Text segment ::
%%

Hitting closer to home in Connecticut, Xaviera Simmons’s work first calls attention to the legacies of sundown towns — places that, as the accompanying note says, “did not welcome Black Americans after dark.” In mixing past and present, Simmons reminds us that we haven’t moved as far from many overtly racist laws of the past as we might like to believe. One era’s sundown law is another era’s redlining, is yet another era’s fight over where to put new public housing.
Meanwhile, another of Simmons’s pieces dominates the back wall of the gallery. “Drawing inspiration from the traditions of jazz composition, Simmons uses improvisation to construct a series of breaks, repetition, and sequencing in her re/telling of the narrative she has selected,” the accompanying note explains. The link to music is helpful, as Simmons’s placement of the text defies an attempt to read it as a linear text. Understanding it as possible parallel narratives that can be combined and recombined suggests the possibility of finding new ways of reading, and by extension new ways to construct meaning.
Edgar Arceneaux’s works unearth a moment when culture began a lightning rod — when actor and dancer Ben Vereen,in an homage to black vaudevillian Bert Williams, performed a routine in blackface for Ronald Reagan’s inaugural ball in 1981. The full performance, and particularly the second half, was intended to make its immediate white audience uncomfortable, making them complicit in perpetuating a racist system. Unfortunately, television networks refused to air the second half, meaning that African Americans only saw the first half of Vereen’s routine, which didn’t make clear what he was doing. The resulting anger and confusion damaged Vereen’s career. Like Simmons’s work, Arceneaux’s piece — consisting of artifacts of a time Arceneaux restaged the piece as performance art, adding another layer to the episode — makes clear just how potent images of blackface still are, and just how little we’ve moved away from the racism in the past we sometimes like to think is far behind us. The shock it delivers is earned.
Bethany Collins, Do You Know Them? (1897)
One of Bethany Collins’s pieces focuses on classified ads run in the African-American-run newspaperThe Richmond Planetin 1897. Each ad was titled “do you know them?” and was an attempt by the person who placed the ad to find family members separated during slavery. The blood-red color of each ad connotes both the ties that bound the seeker to the sought, and the wound left by the family’s absence.
Firelei Báez’s work, likewise, reminds us of the humanity of the people enslaved to work on sugar plantations in the Caribbean.
Bethany Collins, America: A Hymnal
But in the context of the exhibit, there is a point to this hard reckoning with America’s past, a point to tearing down the comfortable myths our country tells to itself. Just as previous pieces point to new perspectives about power, new ways of constructing meaning, Bethany Collins’s hymnal rewrites “My Country ‘Tis of Thee” a hundred times over. Perhaps a new anthem can be made from the parts of the old, to include everyone who lives here now.
The exhibit thus lends weight to a neon piece in the lobby that might seem a little glib when you first walk in, but gathers weight to become a more powerful message after you’ve seen the rest of the exhibit and are walking out. It’s a good note for NXTHVN to begin on, as it opens its doors to its immediate neighbors on Henry Street, to Dixwell, and to the greater New Haven community.

%%

According to the exhibit review, at whose inaugural ball did Ben Vereen perform his blackface routine in 1981?

Entries provided ::

%%

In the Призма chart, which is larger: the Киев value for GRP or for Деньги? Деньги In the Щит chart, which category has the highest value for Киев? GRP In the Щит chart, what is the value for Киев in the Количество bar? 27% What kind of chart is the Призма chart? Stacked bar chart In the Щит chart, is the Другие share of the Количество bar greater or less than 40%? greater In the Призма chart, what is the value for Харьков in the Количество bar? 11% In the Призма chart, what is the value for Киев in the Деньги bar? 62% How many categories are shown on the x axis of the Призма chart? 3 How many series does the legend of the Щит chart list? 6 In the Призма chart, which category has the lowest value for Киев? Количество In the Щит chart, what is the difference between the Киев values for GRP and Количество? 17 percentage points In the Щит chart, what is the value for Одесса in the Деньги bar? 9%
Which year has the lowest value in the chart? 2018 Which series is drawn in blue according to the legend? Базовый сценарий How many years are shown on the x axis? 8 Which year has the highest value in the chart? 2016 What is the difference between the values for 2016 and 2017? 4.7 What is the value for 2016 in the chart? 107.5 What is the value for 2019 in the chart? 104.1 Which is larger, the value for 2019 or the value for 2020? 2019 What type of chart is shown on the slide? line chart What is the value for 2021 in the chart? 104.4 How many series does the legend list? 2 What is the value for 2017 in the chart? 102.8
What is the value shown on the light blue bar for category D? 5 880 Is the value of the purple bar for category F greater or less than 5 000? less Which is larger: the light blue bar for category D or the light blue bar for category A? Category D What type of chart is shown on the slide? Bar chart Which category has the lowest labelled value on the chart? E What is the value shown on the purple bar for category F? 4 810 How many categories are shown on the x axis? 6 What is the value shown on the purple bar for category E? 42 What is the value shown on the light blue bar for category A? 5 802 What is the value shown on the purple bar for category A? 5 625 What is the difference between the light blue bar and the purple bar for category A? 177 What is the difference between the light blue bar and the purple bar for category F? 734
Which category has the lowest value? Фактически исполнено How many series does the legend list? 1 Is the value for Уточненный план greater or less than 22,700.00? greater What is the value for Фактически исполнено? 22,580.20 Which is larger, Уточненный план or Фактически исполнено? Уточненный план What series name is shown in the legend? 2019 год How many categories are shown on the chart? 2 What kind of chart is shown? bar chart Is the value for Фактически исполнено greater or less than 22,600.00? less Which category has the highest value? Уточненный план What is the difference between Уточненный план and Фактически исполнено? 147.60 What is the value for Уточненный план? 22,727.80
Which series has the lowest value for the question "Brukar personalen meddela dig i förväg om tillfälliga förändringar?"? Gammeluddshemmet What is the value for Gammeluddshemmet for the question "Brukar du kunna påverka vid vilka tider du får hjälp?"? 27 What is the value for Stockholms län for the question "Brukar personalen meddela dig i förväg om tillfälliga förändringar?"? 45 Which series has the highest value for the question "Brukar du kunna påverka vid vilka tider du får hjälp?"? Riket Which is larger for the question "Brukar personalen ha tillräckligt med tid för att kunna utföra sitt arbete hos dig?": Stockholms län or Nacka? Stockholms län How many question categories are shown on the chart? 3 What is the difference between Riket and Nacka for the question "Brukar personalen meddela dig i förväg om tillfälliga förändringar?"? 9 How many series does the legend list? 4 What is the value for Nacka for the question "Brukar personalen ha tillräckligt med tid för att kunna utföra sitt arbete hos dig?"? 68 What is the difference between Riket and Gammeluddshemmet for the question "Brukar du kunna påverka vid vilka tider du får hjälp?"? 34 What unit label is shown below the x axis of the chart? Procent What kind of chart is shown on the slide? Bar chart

%%

Reply to the exercise :: Ronald Reagan's inaugural ball.